Un dialogue indispensable

Ces différents intervenants définissent ensemble les modalités et les adaptations de la vie quotidienne de l’enfant. La concertation et le dialogue constituent la clé de voûte pour permettre à l’enfant de vivre normalement. Si la confiance s’installe, les réticences s’amenuisent bien souvent et les attitudes s’assouplissent.

  • Les structures d’accueil de la petite enfance ne sont pas des centres de soins et il est important de comprendre que la demande de PAI est réservée aux seuls enfants dont l’état nécessite une surveillance particulière au cours de la journée.
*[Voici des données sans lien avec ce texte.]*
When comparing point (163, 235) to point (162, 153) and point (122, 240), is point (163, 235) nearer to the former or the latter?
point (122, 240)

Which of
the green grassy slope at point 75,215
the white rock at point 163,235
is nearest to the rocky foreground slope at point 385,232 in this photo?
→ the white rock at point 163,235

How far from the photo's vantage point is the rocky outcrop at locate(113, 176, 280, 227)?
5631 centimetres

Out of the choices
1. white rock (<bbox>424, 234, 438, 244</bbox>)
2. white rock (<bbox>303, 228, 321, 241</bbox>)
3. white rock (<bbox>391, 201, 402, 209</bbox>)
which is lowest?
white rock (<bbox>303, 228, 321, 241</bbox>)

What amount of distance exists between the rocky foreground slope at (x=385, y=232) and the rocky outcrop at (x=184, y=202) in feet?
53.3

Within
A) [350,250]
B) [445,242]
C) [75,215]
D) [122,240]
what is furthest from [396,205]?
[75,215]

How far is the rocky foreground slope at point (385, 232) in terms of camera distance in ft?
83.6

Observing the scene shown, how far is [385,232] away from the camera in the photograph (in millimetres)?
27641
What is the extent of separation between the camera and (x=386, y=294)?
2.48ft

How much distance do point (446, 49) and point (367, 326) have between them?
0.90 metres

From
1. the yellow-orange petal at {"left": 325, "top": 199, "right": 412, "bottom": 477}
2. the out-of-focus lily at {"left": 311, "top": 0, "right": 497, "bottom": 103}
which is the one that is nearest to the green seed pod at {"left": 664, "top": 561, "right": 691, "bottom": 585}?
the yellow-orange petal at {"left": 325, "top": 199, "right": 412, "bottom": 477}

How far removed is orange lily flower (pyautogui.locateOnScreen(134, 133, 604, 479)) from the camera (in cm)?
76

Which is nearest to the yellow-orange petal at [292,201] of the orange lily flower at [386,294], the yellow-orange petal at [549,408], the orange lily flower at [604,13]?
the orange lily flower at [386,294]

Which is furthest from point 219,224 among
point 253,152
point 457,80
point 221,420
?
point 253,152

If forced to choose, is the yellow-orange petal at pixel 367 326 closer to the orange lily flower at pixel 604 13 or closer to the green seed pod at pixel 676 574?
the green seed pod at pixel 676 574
L’augmentation actuelle des demandes qui ne sont pas toujours justifiées, risque de saturer les possibilités d’accompagnements individualisés de la communauté d’accueil.
  • L’élaboration d’un PAI ne peut se faire que dans un climat d’attention, de respect et d’échanges. L’inquiétude des personnels des structures est compréhensible car ce ne sont pas des personnels de santé. Dès l’inscription de l’enfant, il est vivement recommandé d’avertir le directeur des problèmes de santé de l’enfant. Il est important de lui donner les informations nécessaires pour qu’il puisse tenir compte des besoins de l’enfant lors de son affectation.

Les modalités du PAI sont définies par la circulaire n° 2003-135 du 8 septembre 2003 , où le rôle de chacun et la complémentarité des interventions sont bien précisés.